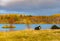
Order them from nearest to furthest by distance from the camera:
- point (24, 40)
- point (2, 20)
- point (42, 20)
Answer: point (24, 40) < point (2, 20) < point (42, 20)

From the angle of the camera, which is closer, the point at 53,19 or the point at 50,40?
the point at 50,40

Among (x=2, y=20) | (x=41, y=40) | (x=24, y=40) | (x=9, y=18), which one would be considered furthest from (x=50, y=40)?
(x=2, y=20)

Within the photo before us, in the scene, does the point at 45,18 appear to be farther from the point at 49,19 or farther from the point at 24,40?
the point at 24,40

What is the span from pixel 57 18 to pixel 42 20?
9614mm

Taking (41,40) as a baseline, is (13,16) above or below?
above

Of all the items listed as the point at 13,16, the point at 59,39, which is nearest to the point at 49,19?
the point at 13,16

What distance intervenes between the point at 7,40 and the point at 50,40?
567cm

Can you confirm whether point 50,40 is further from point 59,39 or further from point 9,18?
point 9,18

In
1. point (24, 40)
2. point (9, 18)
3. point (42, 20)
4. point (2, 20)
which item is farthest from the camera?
point (42, 20)

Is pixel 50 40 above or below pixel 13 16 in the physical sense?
below

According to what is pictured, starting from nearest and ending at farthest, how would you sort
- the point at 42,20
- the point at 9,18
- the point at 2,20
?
the point at 9,18 < the point at 2,20 < the point at 42,20

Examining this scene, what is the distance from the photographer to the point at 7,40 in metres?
25.3

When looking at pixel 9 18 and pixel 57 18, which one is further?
pixel 57 18

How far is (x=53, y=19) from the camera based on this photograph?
386 feet
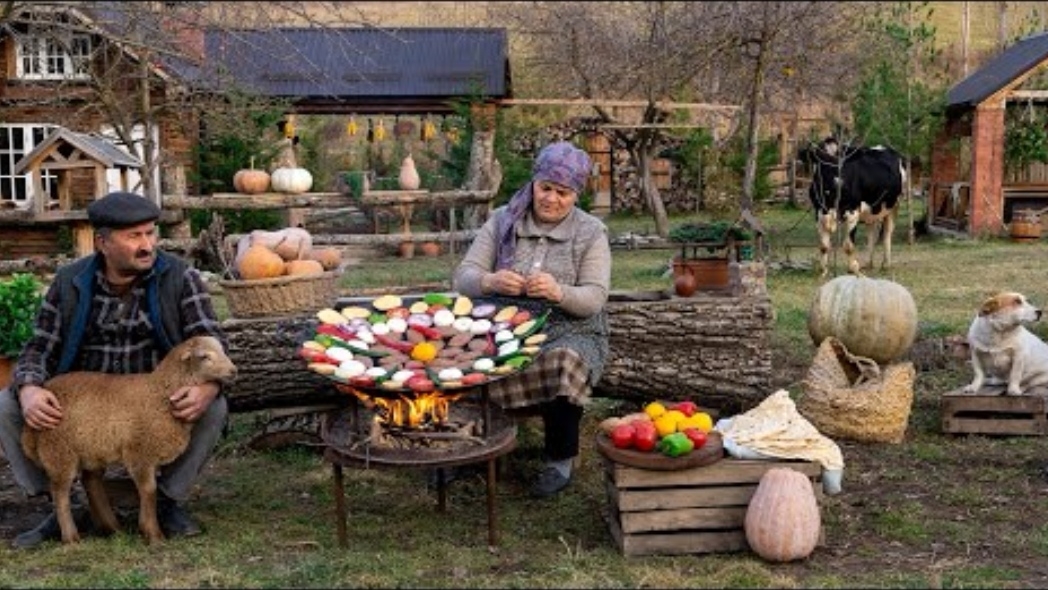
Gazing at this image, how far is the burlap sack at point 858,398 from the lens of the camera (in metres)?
6.55

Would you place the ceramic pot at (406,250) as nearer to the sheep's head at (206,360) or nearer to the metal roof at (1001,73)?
the metal roof at (1001,73)

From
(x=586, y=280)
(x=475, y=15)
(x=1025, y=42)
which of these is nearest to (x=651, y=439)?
(x=586, y=280)

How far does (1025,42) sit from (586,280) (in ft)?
59.5

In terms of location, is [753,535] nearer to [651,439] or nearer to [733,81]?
[651,439]

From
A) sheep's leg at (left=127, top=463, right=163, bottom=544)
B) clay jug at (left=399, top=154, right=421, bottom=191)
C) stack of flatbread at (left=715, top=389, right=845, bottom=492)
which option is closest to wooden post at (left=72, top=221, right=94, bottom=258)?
clay jug at (left=399, top=154, right=421, bottom=191)

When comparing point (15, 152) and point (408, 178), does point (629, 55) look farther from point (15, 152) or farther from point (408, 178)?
point (15, 152)

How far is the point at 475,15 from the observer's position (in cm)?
3941

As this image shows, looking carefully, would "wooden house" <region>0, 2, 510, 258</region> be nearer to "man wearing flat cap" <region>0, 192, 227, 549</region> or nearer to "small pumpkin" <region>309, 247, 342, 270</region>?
"small pumpkin" <region>309, 247, 342, 270</region>

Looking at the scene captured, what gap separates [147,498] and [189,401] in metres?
0.48

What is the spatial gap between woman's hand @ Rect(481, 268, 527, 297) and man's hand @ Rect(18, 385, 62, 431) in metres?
1.99

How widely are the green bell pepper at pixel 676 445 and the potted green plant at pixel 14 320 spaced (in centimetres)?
370

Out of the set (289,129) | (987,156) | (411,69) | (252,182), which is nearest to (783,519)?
(252,182)

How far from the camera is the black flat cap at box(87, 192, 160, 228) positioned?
4789 mm

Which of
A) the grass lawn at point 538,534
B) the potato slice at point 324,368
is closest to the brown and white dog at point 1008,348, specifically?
the grass lawn at point 538,534
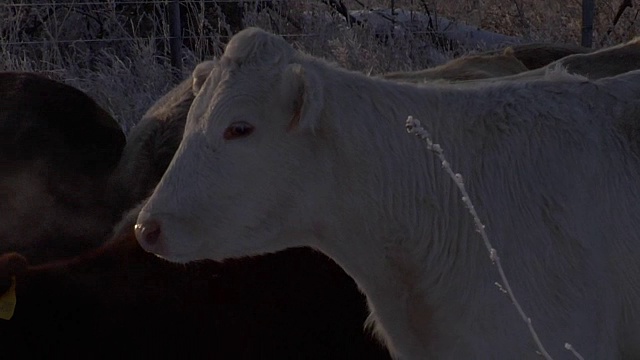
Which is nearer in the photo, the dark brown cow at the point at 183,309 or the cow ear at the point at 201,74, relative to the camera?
the cow ear at the point at 201,74

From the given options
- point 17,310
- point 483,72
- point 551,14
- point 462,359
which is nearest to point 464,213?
point 462,359

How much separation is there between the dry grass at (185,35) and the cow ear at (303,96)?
4.68 meters

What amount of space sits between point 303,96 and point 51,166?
299cm

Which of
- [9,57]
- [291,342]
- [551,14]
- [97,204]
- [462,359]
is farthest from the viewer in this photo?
[551,14]

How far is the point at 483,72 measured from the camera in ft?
19.8

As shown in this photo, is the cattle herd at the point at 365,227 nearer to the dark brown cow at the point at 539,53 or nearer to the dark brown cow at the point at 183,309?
the dark brown cow at the point at 183,309

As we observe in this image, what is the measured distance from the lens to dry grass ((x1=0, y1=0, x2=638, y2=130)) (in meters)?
8.56

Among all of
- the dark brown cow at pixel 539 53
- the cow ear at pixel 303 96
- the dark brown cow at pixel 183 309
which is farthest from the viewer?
the dark brown cow at pixel 539 53

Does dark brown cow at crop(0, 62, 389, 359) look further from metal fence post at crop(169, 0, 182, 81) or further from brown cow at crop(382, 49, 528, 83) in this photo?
metal fence post at crop(169, 0, 182, 81)

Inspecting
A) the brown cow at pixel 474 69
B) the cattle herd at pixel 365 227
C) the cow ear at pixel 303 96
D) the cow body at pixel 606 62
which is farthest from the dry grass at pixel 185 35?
the cow ear at pixel 303 96

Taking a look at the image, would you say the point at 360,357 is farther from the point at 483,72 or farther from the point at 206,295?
the point at 483,72

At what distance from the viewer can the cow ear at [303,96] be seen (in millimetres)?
3297

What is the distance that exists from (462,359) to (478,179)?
1.84 feet

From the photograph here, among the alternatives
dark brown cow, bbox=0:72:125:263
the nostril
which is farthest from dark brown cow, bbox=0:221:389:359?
dark brown cow, bbox=0:72:125:263
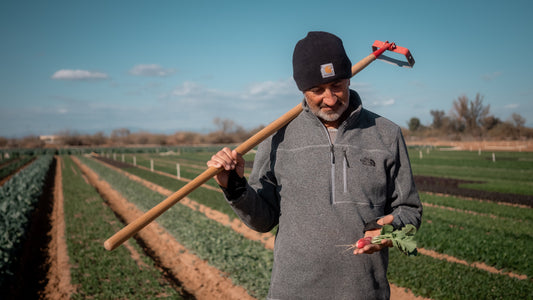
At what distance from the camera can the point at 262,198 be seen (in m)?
1.96

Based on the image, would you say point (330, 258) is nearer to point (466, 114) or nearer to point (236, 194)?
point (236, 194)

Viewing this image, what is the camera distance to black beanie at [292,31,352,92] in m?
1.72

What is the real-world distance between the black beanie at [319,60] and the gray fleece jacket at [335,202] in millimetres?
215

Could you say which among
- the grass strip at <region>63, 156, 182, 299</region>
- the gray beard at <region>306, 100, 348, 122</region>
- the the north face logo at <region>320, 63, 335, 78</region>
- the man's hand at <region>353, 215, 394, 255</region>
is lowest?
the grass strip at <region>63, 156, 182, 299</region>

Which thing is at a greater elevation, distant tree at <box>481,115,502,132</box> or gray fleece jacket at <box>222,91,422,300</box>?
distant tree at <box>481,115,502,132</box>

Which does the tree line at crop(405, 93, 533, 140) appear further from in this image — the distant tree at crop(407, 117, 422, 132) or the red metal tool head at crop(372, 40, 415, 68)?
the red metal tool head at crop(372, 40, 415, 68)

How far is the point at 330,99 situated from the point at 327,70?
0.15 meters

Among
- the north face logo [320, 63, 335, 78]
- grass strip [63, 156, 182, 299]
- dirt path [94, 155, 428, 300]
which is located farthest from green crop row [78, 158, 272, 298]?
the north face logo [320, 63, 335, 78]

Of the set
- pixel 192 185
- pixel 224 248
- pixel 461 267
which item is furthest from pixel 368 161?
pixel 224 248

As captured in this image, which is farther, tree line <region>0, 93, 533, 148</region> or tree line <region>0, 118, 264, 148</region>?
tree line <region>0, 118, 264, 148</region>

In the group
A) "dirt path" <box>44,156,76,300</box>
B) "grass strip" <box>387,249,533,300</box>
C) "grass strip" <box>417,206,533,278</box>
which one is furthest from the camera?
"grass strip" <box>417,206,533,278</box>

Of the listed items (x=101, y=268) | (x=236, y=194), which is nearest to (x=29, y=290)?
(x=101, y=268)

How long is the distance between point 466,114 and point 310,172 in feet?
290

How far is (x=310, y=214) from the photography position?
1.73 m
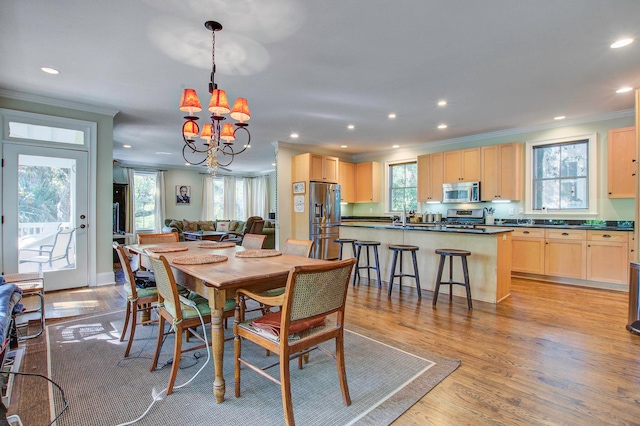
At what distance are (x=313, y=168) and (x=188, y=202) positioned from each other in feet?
17.8

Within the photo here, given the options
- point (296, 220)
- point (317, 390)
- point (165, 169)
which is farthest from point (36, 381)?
point (165, 169)

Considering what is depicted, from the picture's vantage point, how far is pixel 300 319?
1576 mm

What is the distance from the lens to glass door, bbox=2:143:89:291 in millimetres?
3812

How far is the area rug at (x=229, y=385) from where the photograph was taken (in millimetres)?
1669

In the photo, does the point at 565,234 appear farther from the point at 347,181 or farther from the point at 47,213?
the point at 47,213

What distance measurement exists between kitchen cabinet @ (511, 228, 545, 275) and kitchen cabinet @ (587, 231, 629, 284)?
1.82 ft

════════

> WHAT TO DO:
Revise the entries from their start through the line holding "Answer: point (24, 40)", inclusive, swapping "furthest" for "farthest" and keeping everything else the same. Return only those lines, without the pictures.

> WRITTEN RESPONSE:
Order them from nearest to farthest by distance from the camera:
- point (24, 40)
- point (2, 20)
- point (42, 20)
Answer: point (24, 40) < point (2, 20) < point (42, 20)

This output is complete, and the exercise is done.